§ **TASK LIST**:
A. In the vDSO patch series text, what date and time is given for Vincenzo Frascino's post?
B. Which architectures have a patch titled "Add support for generic vDSO" in the vDSO patch series text? Name all of them.
C. Retype the vDSO patch series text from "Vincenzo Frascino Feb." up to and including "share similar code.".

§ **EXCERPT TO READ**:
====================

Series	Unify vDSOs across more architectures \| expand [v5,00/23] Unify vDSOs across more architectures [v5,01/23] kernel: Standardize vdso_datapage [v5,02/23] kernel: Define gettimeofday vdso common code [v5,03/23] arm64: Build vDSO with -ffixed-x18 [v5,04/23] arm64: Substitute gettimeofday with C implementation [v5,05/23] arm64: compat: Alloc separate pages for vectors and sigpage [v5,06/23] arm64: compat: Split kuser32 [v5,07/23] arm64: compat: Refactor aarch32_alloc_vdso_pages() [v5,08/23] arm64: compat: Add KUSER_HELPERS config option [v5,09/23] arm64: compat: Add missing syscall numbers [v5,10/23] arm64: compat: Expose signal related structures [v5,11/23] arm64: compat: Generate asm offsets for signals [v5,12/23] lib: vdso: Add compat support [v5,13/23] arm64: compat: Add vDSO [v5,14/23] arm64: Refactor vDSO code [v5,15/23] arm64: compat: vDSO setup for compat layer [v5,16/23] arm64: elf: vDSO code page discovery [v5,17/23] arm64: compat: Get sigreturn trampolines from vDSO [v5,18/23] arm64: Add vDSO compat support [v5,19/23] arm64: Enable compat vDSO support [v5,20/23] arm: Add support for generic vDSO [v5,21/23] mips: Add support for generic vDSO [v5,22/23] x86: Add support for generic vDSO [v5,23/23] kselftest: Extend vDSO selftest

Vincenzo Frascino Feb. 22, 2019, 12:24 p.m. UTC

In the last few years we assisted to an explosion of vdso
implementations that mostly share similar code.

====================

§ **DATA**:
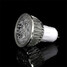 Ac110v/220v Led 5w Gu5.3 Spot Light Gu10 Dimmable - 5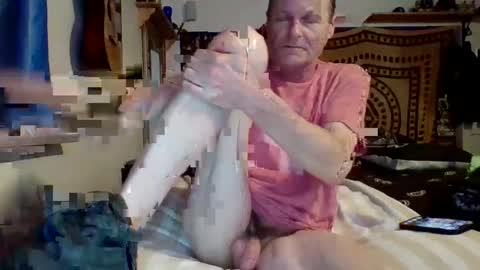 steviehard7 online show from February 24, 2025, 1:10 pm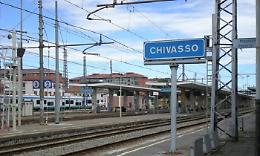 Treno investe e uccide una donna: circolazione sospesa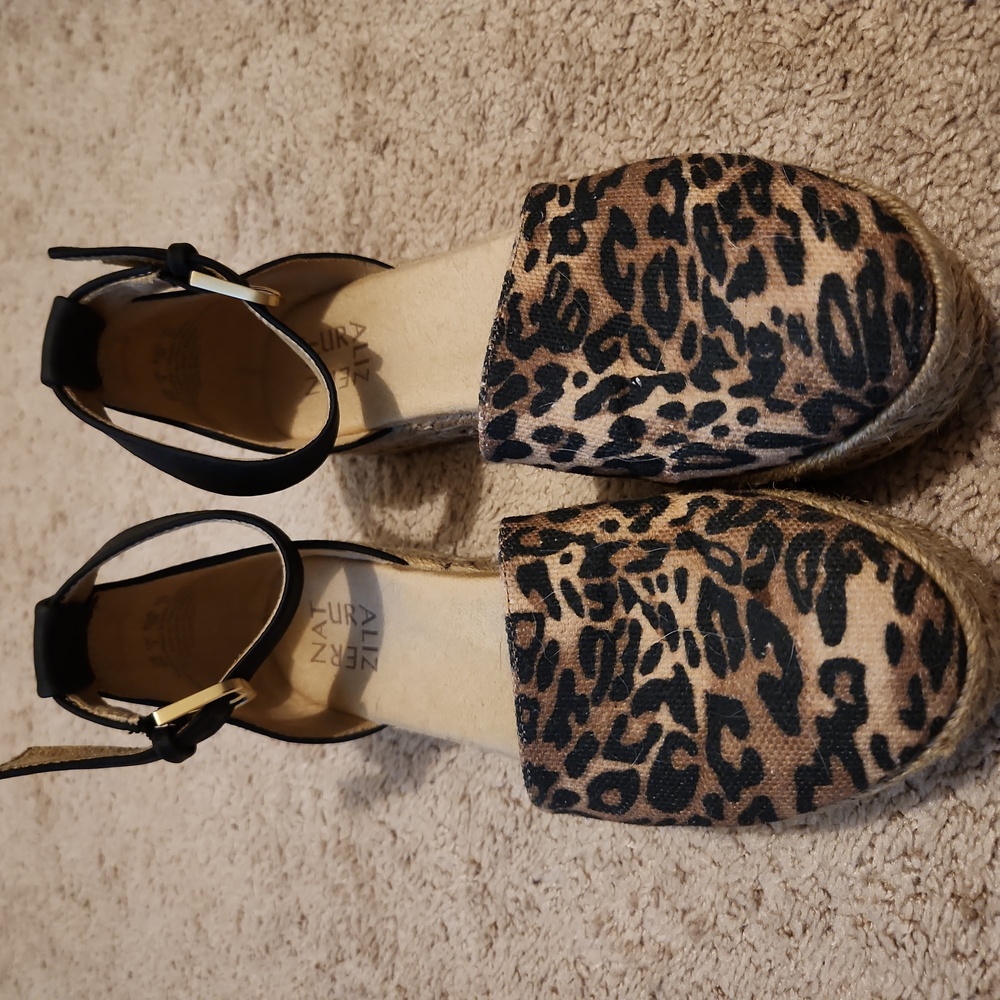 Women's espadrilles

====================

§ **LIST OF SOLUTIONS**:
A. Feb. 22, 2019, 12:24 p.m. UTC

B. arm, mips, x86

C.
Vincenzo Frascino Feb. 22, 2019, 12:24 p.m. UTC

In the last few years we assisted to an explosion of vdso
implementations that mostly share similar code.